◆ Document text
>> START

IN A CASE OF LIFE IMITATING ART, thieves a few years ago slipped through a small window tucked in the back of the Topkapi Palace museum in Istanbul, Turkey, and made off with nine Ottoman artifacts. The heist was reminiscent of the rear-window entrance by the "human fly" in the 1964 thriller Topkapi, where the gang successfully stole an emerald-handled dagger as part of an elaborate caper, only to get tripped up by a small mishap.
But in real life, Turkish museum officials have not had such luck in nabbing the culprits: The manuscripts, shawls, and a folding screen decorated with mother-of-pearl that were swiped by the recent back-window burglars have not yet been recovered. That theft was one of many in the last few years that have resulted in the loss of some 43 treasures from the Topkapi Palace, an elegant former home to Ottoman sultans, whose court overlooked the Bosphorus Strait and the Golden Horn.
Nationwide, Turkey has suffered a string of museum heists that has called into question the state's ability to protect its cultural patrimony. Burglars have stolen gold-embroidered Korans, monograms signed by sultans, and objects of pure gold belonging to the famous Lydian Hoard of King Croesus.
"It would not be wrong to state that there is an overall security and safety problem" within Turkey's 95 government-run museums and more than 140 open-air archaeological sites, says Sinan Demir, a retired police chief who works as a security manager in a state museum.

>> END

◆ Written exercise
Copy word for word the passage of the text on the Topkapi museum thefts from "But in real" up to and including "the Golden Horn.".

◆ Source data
>> START

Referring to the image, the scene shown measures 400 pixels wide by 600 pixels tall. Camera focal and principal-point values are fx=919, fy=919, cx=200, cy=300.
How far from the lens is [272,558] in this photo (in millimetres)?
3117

>> END

◆ Correct result
But in real life, Turkish museum officials have not had such luck in nabbing the culprits: The manuscripts, shawls, and a folding screen decorated with mother-of-pearl that were swiped by the recent back-window burglars have not yet been recovered. That theft was one of many in the last few years that have resulted in the loss of some 43 treasures from the Topkapi Palace, an elegant former home to Ottoman sultans, whose court overlooked the Bosphorus Strait and the Golden Horn.